There are different levels of Twitter users with varying degrees of expertise on the underlying platform. Some people know how to maximize attention because that is their primary focus on Twitter. Others just want some basic conversations with their friends. They don’t want to see their analytics and they don’t care what anyone outside of their circle does.

Following the same logic, there are varying degrees of Hive users. Some will want to join a community like LeoFinance and never have two thoughts about the underlying blockchain called Hive. They might be aware that there’s this blockchain thing underpinning the crypto/finance community that they are engaged in, but they may not want anything to do with it.

Another user may come to LeoFinance and become increasingly interested in the base layer. Or they may become increasingly interested in another second-layer application/community.

The long-winded point that I am making is that onboarding needs to happen in an isolated chamber. There can be onboarding initiatives for Hive - but those should target the type of people who want to invest in a cryptocurrency and build on a network. Onboarding real daily users should be done by the second-layer communities and applications. Those communities and applications should onboard people specifically for the purpose of onboarding them to their community/app without worrying about the Hive layer.

I was talking to someone yesterday about how Leo plans to onboard normies into our community so that we can flourish outside of the Hive ecosystem. Our long-term roadmap includes adding a targeted and easy-to-use signup process to our new blogging interface (once the core features are in place).

We’re going to build the Leo interface to target people who are non-hivers. We want the average reader of crypto and finance to bookmark LeoFinance.io as a place where they can read stuff that they’re interested in. Some of those readers will eventually grow curious about this blog & earn aspect and decide to signup for an account. We’ll have that process streamlined all directly on the website so that they don’t have to leave our website and go to some other “tool” to create an account.

From there, we can build both organic and paid leads. Organic leads will come in exactly how you think they will — organically. From content on other platforms, google traffic, Twitter, etc. Paid leads will follow a process where we do paid ads on Facebook/YouTube/Twitter, etc. and offer something like a daily crypto newsletter sent to their email address. From there, we’ll make mentions about LeoFinance in the newsletter along with links back to our website.

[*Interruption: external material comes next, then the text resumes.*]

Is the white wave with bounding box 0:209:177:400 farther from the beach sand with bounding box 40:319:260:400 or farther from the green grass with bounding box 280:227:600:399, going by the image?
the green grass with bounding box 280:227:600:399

Some readers will become increasingly curious about the platform they’re reading on and will signup.

It’s not going to be easy, but the process is there and it makes sense. The second-layers will rule the future of Hive. If enough communities/apps come up with ways to bring in hundreds, then thousands, then tens of thousands of users each, then we’ll see Hive flourish into the ecosystem that we all know it can be. A base layer empowering projects built on top of it to bring in users to those second-layers which store data on the base blockchain without many users even knowing or caring.